Mayor Oscar Goodman's Collection
Former Mafia mouthpiece and current Sin City mayor, Oscar Goodman, has one of the world's largest collections of bobbleheads, including one of himself. His favorite bobblehead is that of Monica Lewinsky, shown kneeling in a blue dress, with her mouth wide open. "I can see why Bill Clinton appreciated her services," the mayor said. "Ms. Lewinsky's mouth is huge, but her lips, although full, are sensuous and soft. I really should look into hiring her for dictation."
Other bobbleheads in the mayor's collection include fellow politicians, athletes, singers, actors, and historical figures.

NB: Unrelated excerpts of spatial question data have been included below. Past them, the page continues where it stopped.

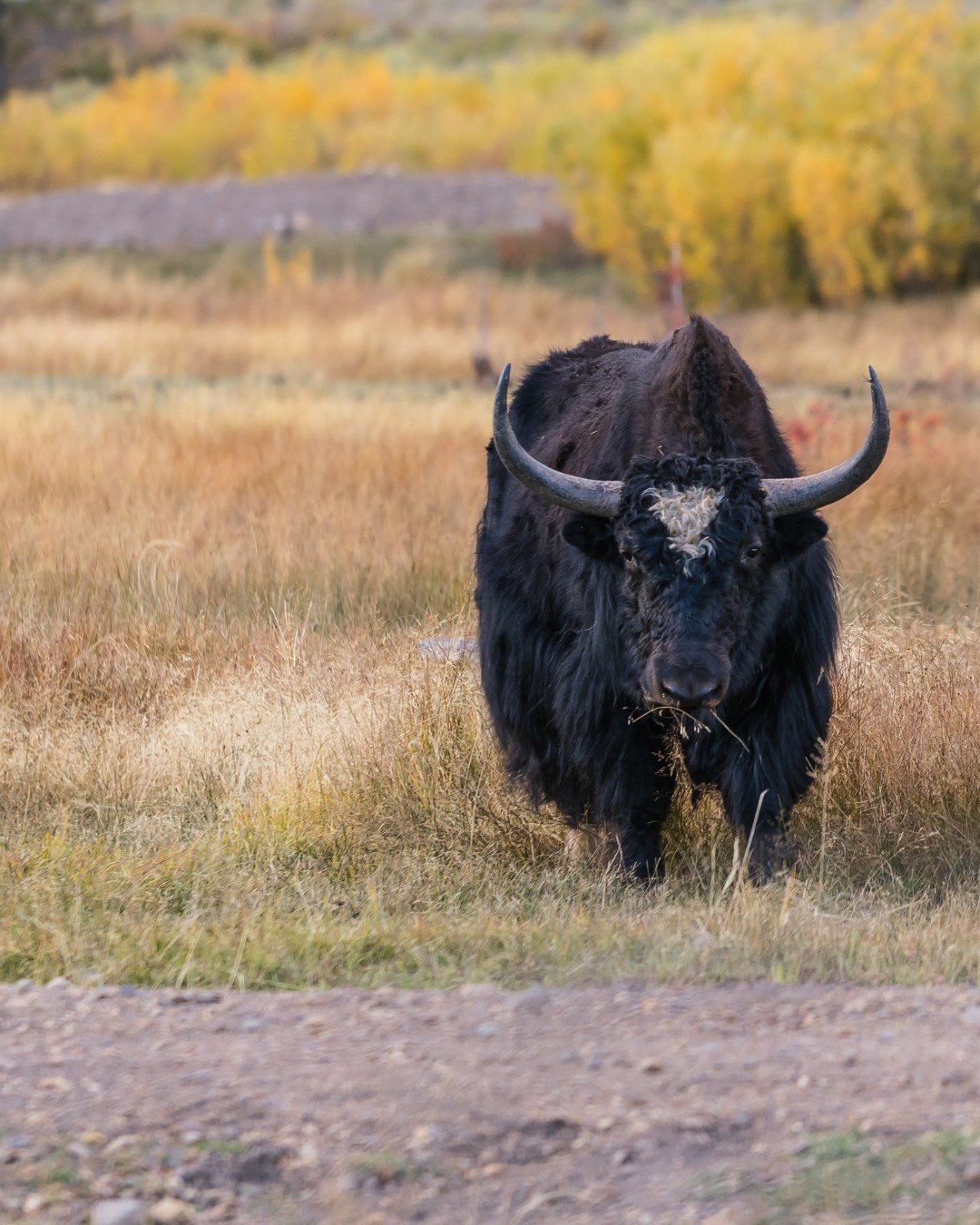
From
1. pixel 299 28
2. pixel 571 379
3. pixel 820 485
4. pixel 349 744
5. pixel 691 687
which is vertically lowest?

His wife gives him one every Christmas, although Goodman, who is Jewish, does not celebrate the religious significance of the holiday. "However," he declares, "I would love to acquire a Jesus bobblehead to add to my Adam and Eve, Noah, Abraham, Moses, and David action figures," which are all "properly circumcised, according to the Covenant."
There is also a bobblehead JFK action figure that only works when its head is shot with a toy rifle. "I don't think I want that one," Goodman says. "It's too politically incorrect, although I understand that Jackie owned one."
Although early bobbleheads were "fun characters," Goodman says, including such real-life characters as Meyer Lansky, Bugsy Siegel, John Gotti, and Richard Nixon, "major league baseball has just about ruined the lineup by flooding the market with bobblehead baseball players." However, there are still a few of the figures that Goodman would like to add to his ever-growing collection. "I want the Beatles, Michael Jackson, and Madonna," the mayor confesses, "and one of John Kerry's daughter, whose figure wears the same see-through blouse that the Gentile slut wore at that European film festival."
Bobbleboob Dolls and Bobbledick Action Figures
For those who are "into such things," the mayor says, "there's also a collection of boobleboob dolls, foremost among which is the one of Dolly Parton," and a few, rare bobbled action figures, including one of Goodman's nine-inch colleague, California's Governor Arnold Schwartzenegger. "I'll leave it to your imagination as to what parts of these dolls' and action figures' anatomies bobble," the mayor said, "but their names sort of give even Gentiles a clue."